■ **DOCUMENT EXTRACT**

____

[llvm-dev] [cfe-dev] Testing Best Practices/Goals (in the context of compiler-rt)

Alexey Samsonov via llvm-dev llvm-dev at lists.llvm.org
Wed Feb 10 15:55:38 PST 2016

I mostly agree with what Richard and Justin said. Adding a few notes about
the general strategy we use:

(1) lit tests which look "end-to-end" proved to be way more convenient for
testing runtime libraries than unit tests. We do have
the latter, and use them to provide test coverage for utility functions,
but we quite often accompany fix to the runtime library with
"end-to-end" small reproducer extracted from the real-world code that
exposed the issue.
Incidentally, this tests a whole lot of other functionality: Clang driver,
frontend, LLVM passes, etc, but it's not the intent of the test.

____

■ **REQUEST 1**
In the mailing list post on compiler-rt testing, which components does the author say an "end-to-end" lit test incidentally exercises? List each one.
■ **REQUEST 2**
Carry the mailing list post on compiler-rt testing forward from its final sentence.

■ **INFORMATION SUPPLIED**
____

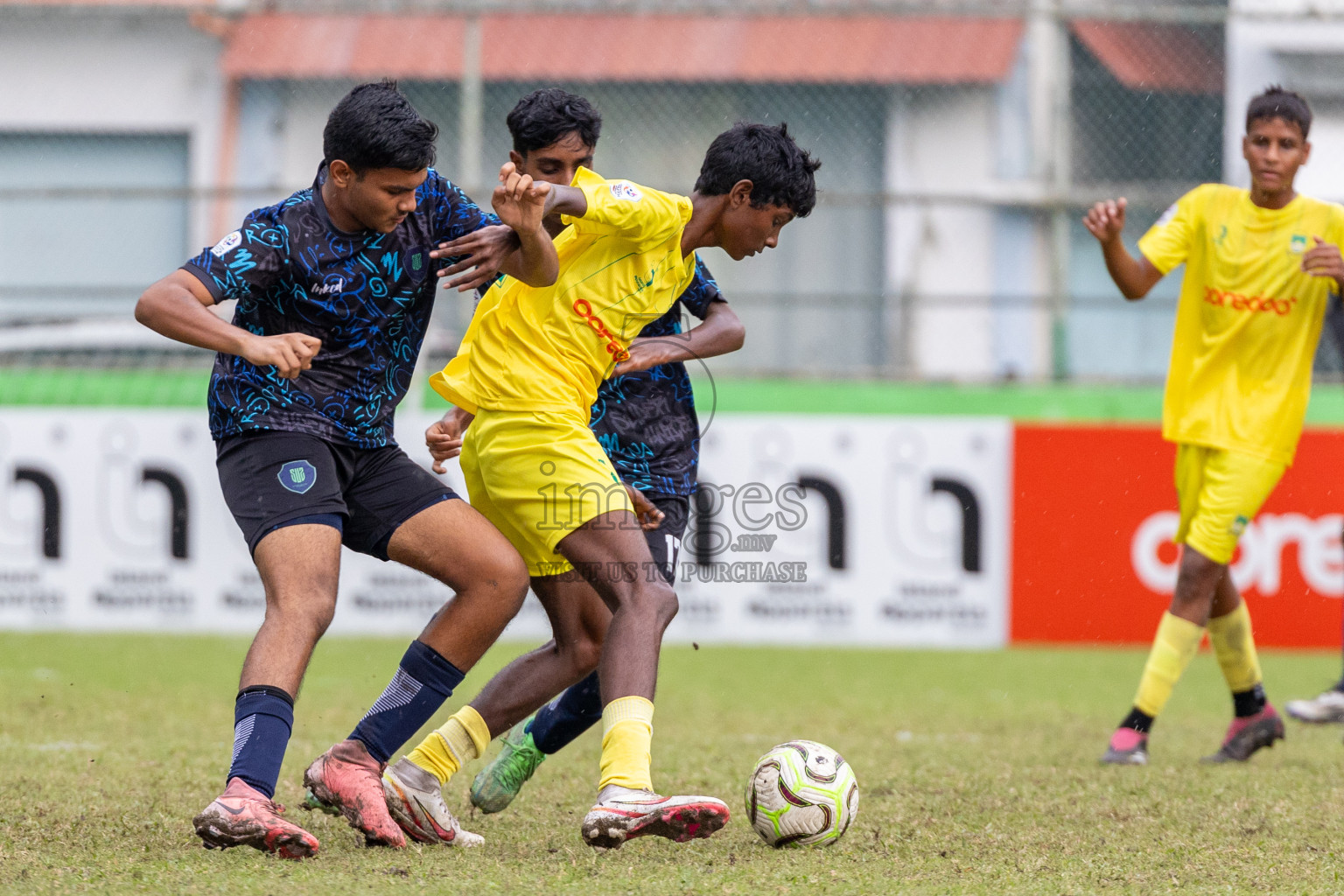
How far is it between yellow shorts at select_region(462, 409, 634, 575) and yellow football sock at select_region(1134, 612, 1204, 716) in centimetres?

____

■ **FINAL RESULT 1**
Clang driver, frontend, LLVM passes

■ **FINAL RESULT 2**
These tests are sometimes platform-specific and poorly portable, but they
are more reliable (we make the same steps as the
user of the compiler), and serve the purpose of documentation.

(2) If we change LLVM instrumentation - we add a test to LLVM. If we change
Clang code generation or driver behavior - we add
a test to Clang. No excuses here.

(3) Sometimes we still add a compiler-rt test for the change in LLVM or
Clang: e.g. if we enhance Clang frontend to teach UBSan
to detecting yet another kind of overflow, it makes sense to add a test to
UBSan test-suite that demonstrates it, in addition to
Clang test verifying that we emit a call to UBSan runtime. Also,
compiler-rt test would allow us to verify that the actual error report
we present to the user is sane.

(4) True, we're intimidated by test-suite :) I feel that current use of
compiler-rt test suite to check compiler-rt libs better follows
the doctrine described by David. Also, there's significant complexity in
compiler-rt test suite that narrows the tests executed
to those supported by current host.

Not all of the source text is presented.